When you think Westbrook, think boats. Sail and power. Big and small. Vintage and brand spanking new. And along with those boats are an abundance of marinas, yacht clubs, bait and tackle shops, and marine supply stores. The town folk wouldn’t have it any other way.

Boats have just about always been the business of Westbrook, from the very beginning of its settlement by the English in the 1600s, when the area was called Patchogue — and on through the advent of the railroad and the steamship, when the town was a busy shipbuilding center.

The town’s most famous vessel was produced by David Bushnell, who was born in Westbrook around 1742. During his final year of studies at Yale College, he invented a submersible craft and returned to Old Saybrook to test it. First used in 1776, Bushnell’s American Turtle was a hand-powered one-man ship made of wood and steel that submerged when her ballast tanks were filled with water. She was engaged as a wartime vessel during the Revolutionary War and used in combat. However, a failed attempt to attach a torpedo mine to the hull of the British man-of-war Eagle was soon followed by the sinking of a ship transporting the American Turtle, which sent her to the bottom for good.

Despite that sort of intriguing history, the town of Westbrook has become best known as a safe haven for recreational vessels, as well as a small fleet of fishing boats. Traffic at its marinas is heavy on summer weekends, as everything from kayaks and daysailers to row boats and yachts negotiate the shoals and sandbars of the Sound and the shallows of its rivers.

Several B&Bs — including The Angel’s Watch Inn, the Captain Stannard House, Talcott House, and the Westbrook Inn, along with its new sister hostelry at the Bushnell House Inn, welcome guests who prefer a personal touch and very reasonable prices. Some go a step further, such as The Angel’s Watch Inn, which will host your own private “murder mystery dinner,” and both the Captain Stannard House and the Westbrook Inn, which offer “elopement” packages.

The Water’s Edge Resort & Spa, just off the Boston Post Road, overlooks the Sound and offers a seaside experience rounded out with spa services, pools, tennis, and a restaurant and grand ballroom, as well as The Shops at Water’s Edge, with intriguing goods from local crafters and far-flung artisans alike.

For travelers with a deeper affinity for the treasures of the earth, a walk through the Stewart B. McKinney National Wildlife Refuge may be just the thing. Its 225-acre Salt Meadow offers more than two miles of delightful trails through a tidal salt marsh, shrub land, and open fields. In the protected areas of the marshlands, shorebirds and migratory osprey nest peacefully.

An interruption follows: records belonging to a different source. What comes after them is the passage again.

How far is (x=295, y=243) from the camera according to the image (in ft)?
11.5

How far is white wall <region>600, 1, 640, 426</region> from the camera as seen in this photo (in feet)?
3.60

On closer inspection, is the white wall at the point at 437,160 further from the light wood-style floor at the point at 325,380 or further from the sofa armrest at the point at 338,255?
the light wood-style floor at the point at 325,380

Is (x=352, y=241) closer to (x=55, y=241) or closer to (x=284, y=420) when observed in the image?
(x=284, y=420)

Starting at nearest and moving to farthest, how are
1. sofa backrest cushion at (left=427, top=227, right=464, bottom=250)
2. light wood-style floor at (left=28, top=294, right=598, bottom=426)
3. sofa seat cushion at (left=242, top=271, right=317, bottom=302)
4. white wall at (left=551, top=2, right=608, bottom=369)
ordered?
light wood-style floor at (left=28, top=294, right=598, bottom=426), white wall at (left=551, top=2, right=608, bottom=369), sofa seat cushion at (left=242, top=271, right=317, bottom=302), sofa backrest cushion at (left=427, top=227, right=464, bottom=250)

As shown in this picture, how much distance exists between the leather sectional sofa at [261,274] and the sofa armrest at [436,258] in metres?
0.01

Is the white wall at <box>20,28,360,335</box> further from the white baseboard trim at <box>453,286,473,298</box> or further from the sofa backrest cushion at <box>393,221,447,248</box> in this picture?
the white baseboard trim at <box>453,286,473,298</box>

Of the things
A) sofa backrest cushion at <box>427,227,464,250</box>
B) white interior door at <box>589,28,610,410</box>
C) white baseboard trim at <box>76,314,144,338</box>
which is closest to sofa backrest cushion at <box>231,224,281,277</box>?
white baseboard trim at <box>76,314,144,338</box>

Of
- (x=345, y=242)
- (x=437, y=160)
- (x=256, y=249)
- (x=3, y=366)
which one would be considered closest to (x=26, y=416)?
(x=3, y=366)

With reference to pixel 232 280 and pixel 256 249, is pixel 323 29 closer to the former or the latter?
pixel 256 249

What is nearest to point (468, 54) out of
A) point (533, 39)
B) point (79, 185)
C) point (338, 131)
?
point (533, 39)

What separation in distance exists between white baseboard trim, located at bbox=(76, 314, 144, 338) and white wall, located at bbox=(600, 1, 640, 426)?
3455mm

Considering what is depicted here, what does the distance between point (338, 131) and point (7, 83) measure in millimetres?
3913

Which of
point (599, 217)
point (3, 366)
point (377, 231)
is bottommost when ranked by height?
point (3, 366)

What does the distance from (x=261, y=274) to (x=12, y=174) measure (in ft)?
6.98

Hungry? Westbrook has some great places to eat, including Boom, which is located within Pilot’s Point Marina and offers dockside dining, and Bill’s Seafood — a landmark restaurant located between Rt. 1 and the Patchogue River in Westbrook, right next to the famous singing bridge. Cafe Routier and Creative Cooking/New Orleans Restaurant create worlds of their own inside vintage homes along the Boston Post Road. Of course, the legendary Lenny and Joe’s Fish Tale has another Post Road location right here, joining its flagship spot in Madison. Want to pick something up for dinner aboard — or a picnic at the beach? Be sure to try Edd’s Place, also on the Boston Post Road.